Il termine indica l’appropriazione di terra, per lo più da parte di soggetti
stranieri, in paesi dove non vi sono di titoli di proprietà sulla terra
storicamente coltivata (con tecniche arretrate) da contadini poveri in luoghi
poveri; il fenomeno ha avuto una accelerazione in coincidenza con l’aumento
generalizzato dei prezzi dei prodotti agricoli, a partire dal 2007. I dati sul
fenomeno sono scarsi: la Banca Mondiale stima che nel periodo 2007-2010 56
milioni di ettari siano stati oggetto di land grabbing (una superficie
superiore alla Spagna); per la National Academy of Sciences degli USA, le
appropriazioni sono state pari a 100 milioni di ettari; per l’ONG OXAM la terra
oggetto di land grabbing è di pari a 200 milioni di ettari; oltre i 2/3 della
terra in oggetto si trova in Africa, ed il LandMatrix Database segnala che, a luglio
2013, i 10 paesi in cui le appropriazioni sono state maggiori sono il Sud Sudan
(4,1 milioni di ettari), Papua New
Guinea (3,9 milioni), Indonesia (2,7 milioni), Congo (2,6 milioni),
Mozambico (2 milioni), Sudan (2 milioni), Etiopia (1,4 milioni), Sierra Leone
(1,4 milioni), Liberia (1,1 milioni), Madagascar (1 milioni).

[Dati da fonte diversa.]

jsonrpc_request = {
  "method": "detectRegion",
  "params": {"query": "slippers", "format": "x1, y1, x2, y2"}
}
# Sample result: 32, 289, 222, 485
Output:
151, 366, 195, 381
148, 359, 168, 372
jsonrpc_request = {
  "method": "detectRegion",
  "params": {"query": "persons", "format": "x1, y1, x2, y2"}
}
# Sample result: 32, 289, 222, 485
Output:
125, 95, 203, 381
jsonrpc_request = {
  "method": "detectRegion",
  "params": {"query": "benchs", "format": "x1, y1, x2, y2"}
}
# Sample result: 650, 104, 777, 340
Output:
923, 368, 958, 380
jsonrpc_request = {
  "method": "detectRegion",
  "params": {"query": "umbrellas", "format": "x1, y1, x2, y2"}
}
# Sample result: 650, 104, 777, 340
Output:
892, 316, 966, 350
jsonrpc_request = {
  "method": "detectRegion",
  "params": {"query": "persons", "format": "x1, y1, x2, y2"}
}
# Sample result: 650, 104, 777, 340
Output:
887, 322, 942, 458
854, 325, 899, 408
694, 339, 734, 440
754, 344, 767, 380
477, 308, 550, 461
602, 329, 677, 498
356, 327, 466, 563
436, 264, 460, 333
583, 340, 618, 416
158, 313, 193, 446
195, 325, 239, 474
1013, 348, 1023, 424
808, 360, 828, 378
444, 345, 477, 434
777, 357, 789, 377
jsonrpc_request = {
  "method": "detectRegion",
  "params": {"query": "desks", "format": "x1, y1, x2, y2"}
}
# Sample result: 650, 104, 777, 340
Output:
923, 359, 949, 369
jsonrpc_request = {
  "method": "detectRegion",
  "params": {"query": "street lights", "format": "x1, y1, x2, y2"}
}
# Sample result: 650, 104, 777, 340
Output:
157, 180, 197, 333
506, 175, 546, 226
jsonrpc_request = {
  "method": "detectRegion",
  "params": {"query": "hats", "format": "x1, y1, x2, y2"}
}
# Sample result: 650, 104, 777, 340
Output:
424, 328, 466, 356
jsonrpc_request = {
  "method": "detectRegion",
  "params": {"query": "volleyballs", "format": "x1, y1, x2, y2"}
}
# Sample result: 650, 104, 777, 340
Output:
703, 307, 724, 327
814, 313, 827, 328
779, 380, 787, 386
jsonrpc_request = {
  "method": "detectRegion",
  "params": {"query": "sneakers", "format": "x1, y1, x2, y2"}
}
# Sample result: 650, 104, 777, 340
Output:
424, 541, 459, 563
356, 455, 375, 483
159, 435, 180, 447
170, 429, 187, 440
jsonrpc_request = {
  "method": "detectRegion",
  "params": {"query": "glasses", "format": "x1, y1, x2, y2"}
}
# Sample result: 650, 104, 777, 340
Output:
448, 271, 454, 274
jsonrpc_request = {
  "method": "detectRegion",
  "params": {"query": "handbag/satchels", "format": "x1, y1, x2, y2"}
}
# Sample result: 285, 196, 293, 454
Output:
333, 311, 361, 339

Un terzo delle
terre verrebbe usato per coltivare alimenti (esportati nel paese straniero del
nuovo proprietario), un terzo per agro combustibili, un terzo come foreste,
legno, fiori (principalmente per ottenere i c.d. crediti di anidride carbonica
per compensarne le emissioni nei paesi acquirenti). I prodotti agricoli più
coltivati sono la soia, la canna da zucchero, il mais, l’olio di palma. “Le
terre africane sono considerate una soluzione a basso costo dei problemi di
altri” secondo un rapporto redatto in una università inglese.